Blocco di testo =
Il bambù, noto nell’immaginario comune per essere il cibo prediletto dai panda, possiede molte altre proprietà oltre a quelle alimentari. Non è infatti solo l’elevato apporto proteico dato dai germogli a renderlo una pianta utile all’uomo, ma sono anche le sue proprietà meccaniche e il suo basso peso specifico ad assegnarli un posto di rilievo come materiale da costruzione e per la produzione di oggetti. Da componente edilizio usato per la realizzazione di travi, rinforzi e parquet, alla produzione di pasta di cellulosa, questa specie è utilizzata anche per la fabbricazione di tessuti, filtri, telai, bioplastiche e per la produzione di biomassa. Pianta versatile, flessibile e resistente, ha un’altra caratteristica che oggi la rende uno dei principali attori emergenti nella scena globale: è un ottimo carbon sink.

(Estratti di dataset sul ragionamento spaziale)

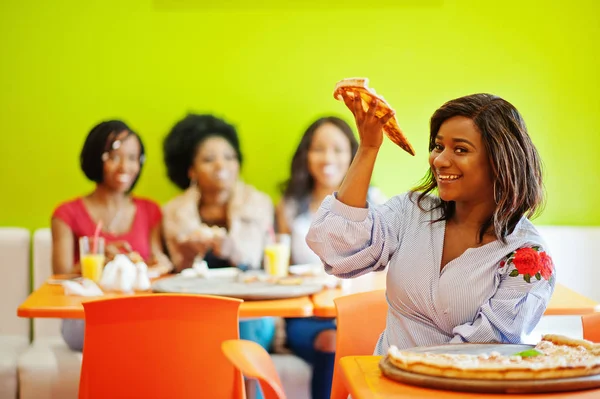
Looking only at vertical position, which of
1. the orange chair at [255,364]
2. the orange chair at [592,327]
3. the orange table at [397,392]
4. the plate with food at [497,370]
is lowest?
the orange chair at [255,364]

Istruzione scritta = Ripeti per intero il testo sul bambù riportato sopra, senza cambiare nulla.

Risultato del compito =
Il bambù, noto nell’immaginario comune per essere il cibo prediletto dai panda, possiede molte altre proprietà oltre a quelle alimentari. Non è infatti solo l’elevato apporto proteico dato dai germogli a renderlo una pianta utile all’uomo, ma sono anche le sue proprietà meccaniche e il suo basso peso specifico ad assegnarli un posto di rilievo come materiale da costruzione e per la produzione di oggetti. Da componente edilizio usato per la realizzazione di travi, rinforzi e parquet, alla produzione di pasta di cellulosa, questa specie è utilizzata anche per la fabbricazione di tessuti, filtri, telai, bioplastiche e per la produzione di biomassa. Pianta versatile, flessibile e resistente, ha un’altra caratteristica che oggi la rende uno dei principali attori emergenti nella scena globale: è un ottimo carbon sink.